• 本文:
最近の展覧会で想うこと。



最近、とある展覧会を訪れた時のことです。

良い賞を取られた作品は、年月を掛けてやってきて、だれでもかれでも簡単に
作れるような感じはなくて、“流石だなぁ”“スゴイなぁ”といった感想をもちましたが、
それにひきかえ、“こんな作品が入選してるの?”と思えるような作品があった事には、
とてもビックリしました。

その展覧会は歴史もある、由緒正しい展覧会なのに、
「これはあまりにもひどいなぁ。」と個人的に思ったものでした。

「それはあなたの見る目がない」と云われればそれまでですけども、
なんか「普通」ではない感じがしましたね。


昨今の陶芸界を見渡しても、「?」マークを付けたくなることが多々あります。

例えば、
公募展に出展する作品は伝統工芸展の図録作品から選んで作る、
自らは勉強努力もせず、すぐプロの方々に作り方を聞きまくる、
自分で作品を作らずに知り合いの陶芸家の方に作って焼いてもらった作品を応募する、
アマチュアの身分を隠してプロ方々と同じ土俵で売る、
多くの人が公募展に受かることだけが作陶の目標、意義になってしまっている
などなど、挙げればきりがないくらいです。

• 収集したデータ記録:
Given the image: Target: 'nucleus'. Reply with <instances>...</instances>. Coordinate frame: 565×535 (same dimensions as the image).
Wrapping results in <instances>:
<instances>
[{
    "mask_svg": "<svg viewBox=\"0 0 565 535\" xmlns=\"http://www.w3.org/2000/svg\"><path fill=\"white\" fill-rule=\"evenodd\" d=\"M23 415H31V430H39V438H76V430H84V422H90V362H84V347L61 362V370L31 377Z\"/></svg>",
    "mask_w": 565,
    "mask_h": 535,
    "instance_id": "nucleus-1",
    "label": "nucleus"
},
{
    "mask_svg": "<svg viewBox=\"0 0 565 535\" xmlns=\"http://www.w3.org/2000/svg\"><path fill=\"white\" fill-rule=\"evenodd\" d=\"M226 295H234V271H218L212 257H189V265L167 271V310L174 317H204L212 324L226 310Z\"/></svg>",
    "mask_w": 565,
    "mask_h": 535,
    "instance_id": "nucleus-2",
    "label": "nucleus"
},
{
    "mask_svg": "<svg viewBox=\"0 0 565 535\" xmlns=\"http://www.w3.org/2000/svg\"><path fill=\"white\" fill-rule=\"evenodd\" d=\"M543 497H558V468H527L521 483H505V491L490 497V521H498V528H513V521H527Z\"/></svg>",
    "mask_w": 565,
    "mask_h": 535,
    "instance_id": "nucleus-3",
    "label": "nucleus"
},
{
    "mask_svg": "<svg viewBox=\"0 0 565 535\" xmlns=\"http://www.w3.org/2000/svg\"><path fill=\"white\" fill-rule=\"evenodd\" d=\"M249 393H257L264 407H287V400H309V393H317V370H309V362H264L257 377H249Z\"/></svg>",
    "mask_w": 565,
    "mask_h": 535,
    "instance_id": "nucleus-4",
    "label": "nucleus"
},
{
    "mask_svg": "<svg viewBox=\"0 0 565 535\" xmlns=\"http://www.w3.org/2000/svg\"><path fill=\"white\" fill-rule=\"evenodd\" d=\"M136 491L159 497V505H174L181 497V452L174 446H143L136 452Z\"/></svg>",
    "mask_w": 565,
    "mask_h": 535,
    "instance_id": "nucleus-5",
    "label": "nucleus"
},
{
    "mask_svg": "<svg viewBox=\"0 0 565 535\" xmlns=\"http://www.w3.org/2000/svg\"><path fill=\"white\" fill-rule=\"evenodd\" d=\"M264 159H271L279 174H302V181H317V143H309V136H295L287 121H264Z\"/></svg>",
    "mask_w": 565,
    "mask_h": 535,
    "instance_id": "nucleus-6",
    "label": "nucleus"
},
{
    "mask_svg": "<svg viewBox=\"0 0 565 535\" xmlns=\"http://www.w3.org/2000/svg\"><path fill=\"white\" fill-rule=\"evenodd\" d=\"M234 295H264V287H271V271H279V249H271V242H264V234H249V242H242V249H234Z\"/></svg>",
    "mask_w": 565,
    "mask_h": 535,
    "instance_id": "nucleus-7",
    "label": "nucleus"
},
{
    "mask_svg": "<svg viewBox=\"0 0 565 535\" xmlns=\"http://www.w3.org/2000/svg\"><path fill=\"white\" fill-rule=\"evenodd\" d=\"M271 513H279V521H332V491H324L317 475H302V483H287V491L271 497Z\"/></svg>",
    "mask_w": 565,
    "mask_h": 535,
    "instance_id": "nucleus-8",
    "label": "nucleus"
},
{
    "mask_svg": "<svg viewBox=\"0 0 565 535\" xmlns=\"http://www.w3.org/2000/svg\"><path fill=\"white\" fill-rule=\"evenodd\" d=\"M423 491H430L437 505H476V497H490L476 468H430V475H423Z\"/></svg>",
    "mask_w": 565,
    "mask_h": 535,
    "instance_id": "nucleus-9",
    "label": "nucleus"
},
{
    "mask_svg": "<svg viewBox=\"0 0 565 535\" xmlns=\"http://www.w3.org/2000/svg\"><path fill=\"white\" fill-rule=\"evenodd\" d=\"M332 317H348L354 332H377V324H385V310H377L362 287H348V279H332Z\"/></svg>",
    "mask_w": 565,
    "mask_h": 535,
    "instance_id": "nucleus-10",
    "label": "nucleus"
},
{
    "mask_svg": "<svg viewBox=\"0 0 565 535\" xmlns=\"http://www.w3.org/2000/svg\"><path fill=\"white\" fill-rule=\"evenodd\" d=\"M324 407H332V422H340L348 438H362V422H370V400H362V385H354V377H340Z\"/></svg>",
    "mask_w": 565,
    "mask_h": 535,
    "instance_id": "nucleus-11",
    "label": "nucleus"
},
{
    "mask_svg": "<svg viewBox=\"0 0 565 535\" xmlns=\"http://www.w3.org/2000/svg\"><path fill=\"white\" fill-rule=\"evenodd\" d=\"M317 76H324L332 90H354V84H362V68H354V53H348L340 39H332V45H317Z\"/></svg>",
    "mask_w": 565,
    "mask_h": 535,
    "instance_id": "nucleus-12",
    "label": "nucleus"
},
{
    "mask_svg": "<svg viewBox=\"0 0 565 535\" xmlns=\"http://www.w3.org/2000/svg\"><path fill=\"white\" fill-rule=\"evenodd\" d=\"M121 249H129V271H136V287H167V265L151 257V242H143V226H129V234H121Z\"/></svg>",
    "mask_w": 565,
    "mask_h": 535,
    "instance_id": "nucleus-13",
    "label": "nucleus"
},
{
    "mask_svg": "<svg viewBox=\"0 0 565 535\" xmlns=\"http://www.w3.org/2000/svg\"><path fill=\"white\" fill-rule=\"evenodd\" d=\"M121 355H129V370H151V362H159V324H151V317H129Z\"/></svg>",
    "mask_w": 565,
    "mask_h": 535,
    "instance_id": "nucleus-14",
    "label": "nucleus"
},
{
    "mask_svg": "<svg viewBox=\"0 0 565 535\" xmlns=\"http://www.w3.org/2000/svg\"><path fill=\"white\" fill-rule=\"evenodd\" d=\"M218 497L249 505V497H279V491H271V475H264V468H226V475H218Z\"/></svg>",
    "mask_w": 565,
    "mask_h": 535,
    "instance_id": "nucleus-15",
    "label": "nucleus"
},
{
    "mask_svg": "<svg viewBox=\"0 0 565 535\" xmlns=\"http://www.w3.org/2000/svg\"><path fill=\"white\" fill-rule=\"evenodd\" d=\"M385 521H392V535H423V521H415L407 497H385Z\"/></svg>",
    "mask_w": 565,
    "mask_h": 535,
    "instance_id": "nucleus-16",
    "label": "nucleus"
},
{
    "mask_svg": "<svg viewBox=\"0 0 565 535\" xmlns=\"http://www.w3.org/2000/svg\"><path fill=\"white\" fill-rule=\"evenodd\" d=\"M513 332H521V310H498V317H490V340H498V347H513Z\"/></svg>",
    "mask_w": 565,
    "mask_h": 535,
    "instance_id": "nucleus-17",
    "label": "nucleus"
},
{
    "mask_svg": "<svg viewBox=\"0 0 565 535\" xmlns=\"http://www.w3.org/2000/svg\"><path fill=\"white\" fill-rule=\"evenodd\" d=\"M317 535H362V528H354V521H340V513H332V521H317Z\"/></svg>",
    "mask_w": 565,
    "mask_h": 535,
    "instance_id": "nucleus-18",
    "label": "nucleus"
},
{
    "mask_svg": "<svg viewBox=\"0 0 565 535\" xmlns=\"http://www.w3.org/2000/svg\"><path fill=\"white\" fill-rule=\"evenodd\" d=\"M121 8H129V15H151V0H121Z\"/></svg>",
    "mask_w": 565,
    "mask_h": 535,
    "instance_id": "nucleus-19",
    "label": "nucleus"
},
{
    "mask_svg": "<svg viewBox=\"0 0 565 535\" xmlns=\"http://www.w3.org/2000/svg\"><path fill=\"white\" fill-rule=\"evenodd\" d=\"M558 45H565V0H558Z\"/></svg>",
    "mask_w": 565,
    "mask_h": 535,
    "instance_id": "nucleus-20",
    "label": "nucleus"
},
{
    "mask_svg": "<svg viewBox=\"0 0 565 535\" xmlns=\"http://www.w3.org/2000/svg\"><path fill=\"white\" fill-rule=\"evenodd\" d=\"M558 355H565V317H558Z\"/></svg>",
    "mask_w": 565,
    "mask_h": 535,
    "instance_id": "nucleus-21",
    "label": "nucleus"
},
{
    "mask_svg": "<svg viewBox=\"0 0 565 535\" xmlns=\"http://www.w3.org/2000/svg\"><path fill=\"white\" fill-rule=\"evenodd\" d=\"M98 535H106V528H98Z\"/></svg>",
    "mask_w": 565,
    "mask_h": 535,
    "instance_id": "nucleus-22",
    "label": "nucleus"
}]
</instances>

• 課題:
(A) 展覧会についての文章から、「最近の展覧会で想うこと。」から「とてもビックリしました。」までを、両端を含めてそのまま書き写せ。
(B) 展覧会についての文章で、筆者は良い賞を取った作品にどんな感想をもったか。
(C) 展覧会についての文章を、最後の文の後から書き継げ。
記録は使わなくてよい。

• 解答:
(A)
最近の展覧会で想うこと。



最近、とある展覧会を訪れた時のことです。

良い賞を取られた作品は、年月を掛けてやってきて、だれでもかれでも簡単に
作れるような感じはなくて、“流石だなぁ”“スゴイなぁ”といった感想をもちましたが、
それにひきかえ、“こんな作品が入選してるの?”と思えるような作品があった事には、
とてもビックリしました。

(B) 「流石だなぁ」「スゴイなぁ」という感想をもった。

(C)
先ほど挙げたことは、直接的には展覧会の内容には関係のないことですが、
同じ陶芸界のことですから、どこかで影響を与えていると思いますね。


もうそろそろちゃんと、「良いモノはイイ。」「そうでないものは、より良くする。」
というふうに襟を正してしていかないと、そっぽをむかれてしまうかもしれないですね。

それはやはり、プロの陶芸家の方々や陶芸のキャリアの長い方々が、単に技術の
事だけを教えるのではなく、心構えとか取り組み方など技術以外の事、言いかえれば
“本当の陶芸の面白さ、楽しさ” を教えないといけないと思いますね。

少なくとも先程の展覧会の「金工」や「染織」や「漆芸」や「木竹工」や「七宝」など
の方が、遙にちゃんとしてるように思えますものね。

「陶芸」が一番ルーズで、いい加減な印象を与えてますからね。

遅くなっても今からでも、やらなければいけないですね。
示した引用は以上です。